August 2, 2017, 05:10		#5
HectorRedal Senior Member Hector Redal Join Date: Aug 2010 Location: Madrid, Spain Posts: 243 Rep Power: 16	Yes, I am using a projection method. I recalled you had explained me n another thread the relation between the pressure gradient and the velocity field: d2p/dx^2 = (1/dt) du/dx (equation coming from Grad p = (v -v)/dt) In the momentun equation, I am assuming du/dx = 0 in the boundary. In the pressure equation, dp/dx = constant (dp/dx = integral{(1/dt) du*/dx})

August 2, 2017, 05:40		#6
FMDenaro Senior Member Filippo Maria Denaro Join Date: Jul 2010 Posts: 6,768 Rep Power: 71	Your assumption provides directly d2p/dx2= 0 on the boundary

August 2, 2017, 16:51		#7
HectorRedal Senior Member Hector Redal Join Date: Aug 2010 Location: Madrid, Spain Posts: 243 Rep Power: 16	But, d2p/dx^2 = (1/dt) d(v-v)/dx, being v the estimation of v obtained in the first step of the algorithm (where the pressure is not considered). d2p/dx2 would be zero if the estimation of the first step is equal to the actual velocity field. May I be wrong?

August 2, 2017, 17:00		#8
FMDenaro Senior Member Filippo Maria Denaro Join Date: Jul 2010 Posts: 6,768 Rep Power: 71	Well, if you assume du/dx=0 there is no other congruent assumption that also prescribing du*/dx=0. Furthermore, from the continuity dv/dy=0, therefore if v=0 on the upper o lower outflow corner, it must be zero along the outflow.

August 3, 2017, 10:09		#9
sbaffini Senior Member Paolo Lampitella Join Date: Mar 2009 Location: Italy Posts: 2,152 Blog Entries: 29 Rep Power: 39	May I ask what set of equations you are solving and what method are you using (finite volume, difference, etc.)? And what do you mean by "symmetry wall" in terms of conditions? If you consider a classical, cell centered, finite volume scheme, your two approaches are identical from the programming point of view.

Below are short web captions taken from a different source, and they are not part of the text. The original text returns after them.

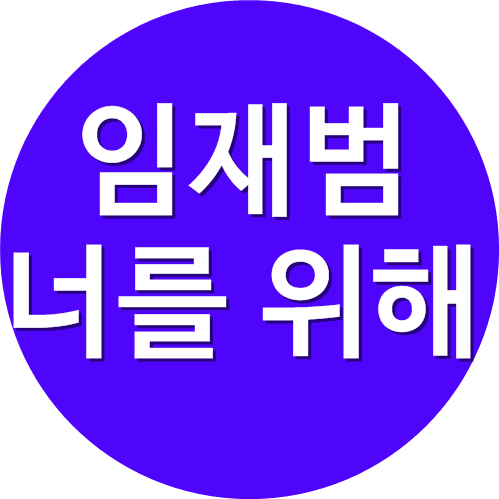 임재범 너를 위해 듣기, 가사, 악보 - 피아노악보, Pdf악보, 뮤비.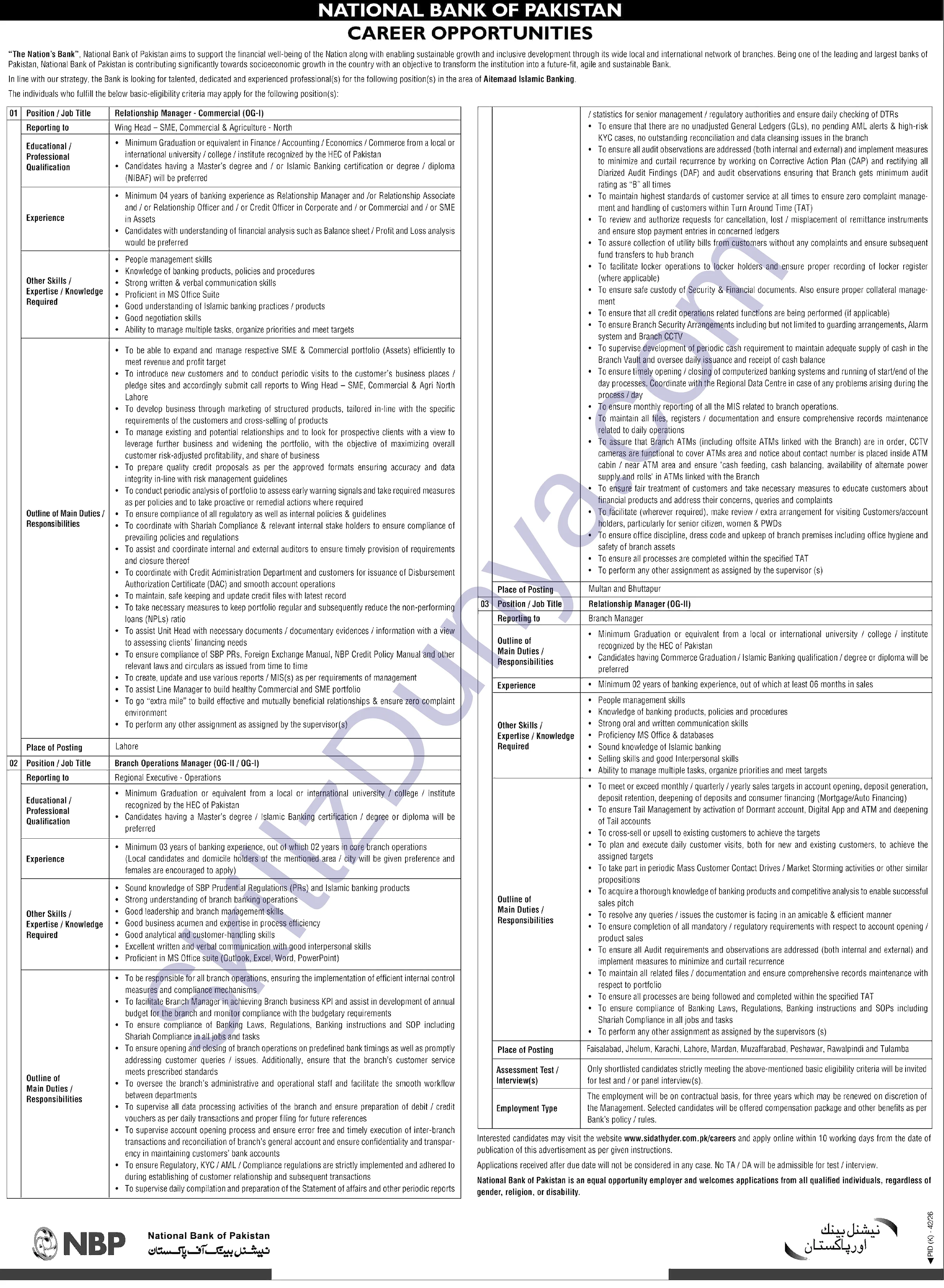 National Bank of Pakistan Jobs 2026 — Relationship Managers, Branch Operations Managers — Official Newspaper Advertisement | SkillzDunya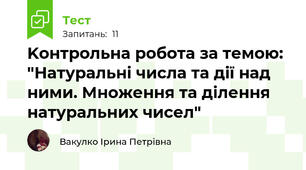 Kонтрольна робота за темою: "Натуральні числа та дії над ними. Mноження та ділення натуральних чисел"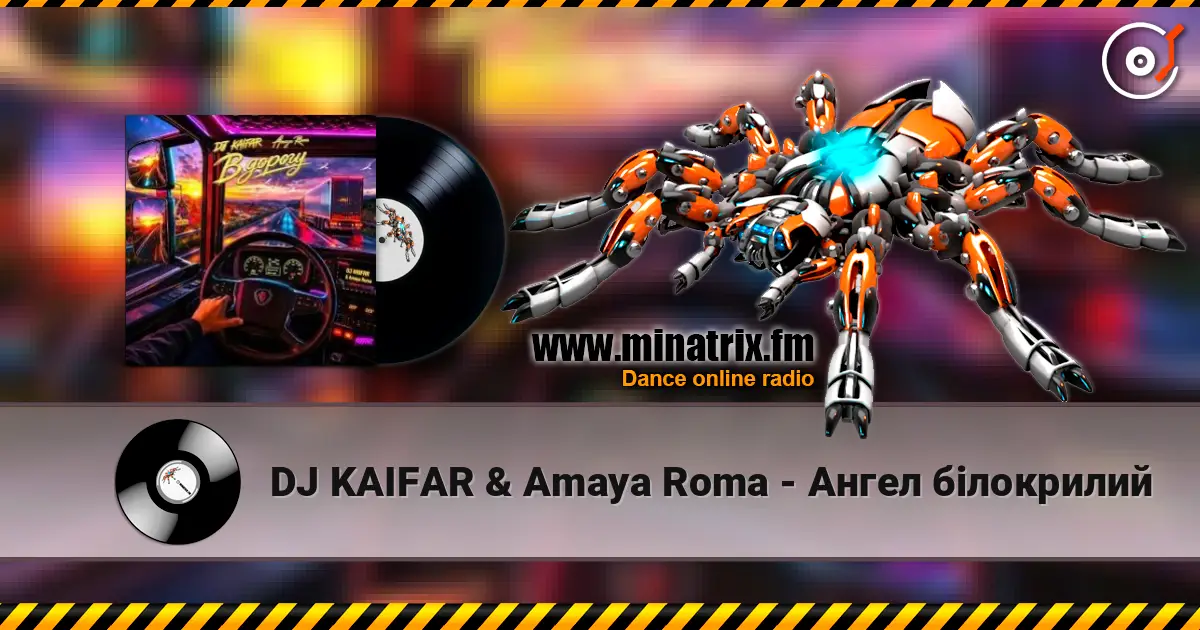 DJ KAIFAR & Amaya Roma - Ангел білокрилий online in hoher Qualität hören | Minatrix.FM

August 6, 2017, 06:05		#12
sbaffini Senior Member Paolo Lampitella Join Date: Mar 2009 Location: Italy Posts: 2,152 Blog Entries: 29 Rep Power: 39	Consider a cell centered fv framework and a cell next to the top boundary. Incompressible FV requires you to fix Vy and dVx/dy. Symmetry sets both to 0. But note that, in fv, not fixing a certain flux term really means setting it to 0. So, the dVy/dx which is missing from above, is actually set to 0. Analogously, the Vy that you don't set in your first bc, it is actually set to 0 in a cell centered fv framework. So, according to the framework and how you set the symmetry, the two bc may actually end up being the same, that's why I asked.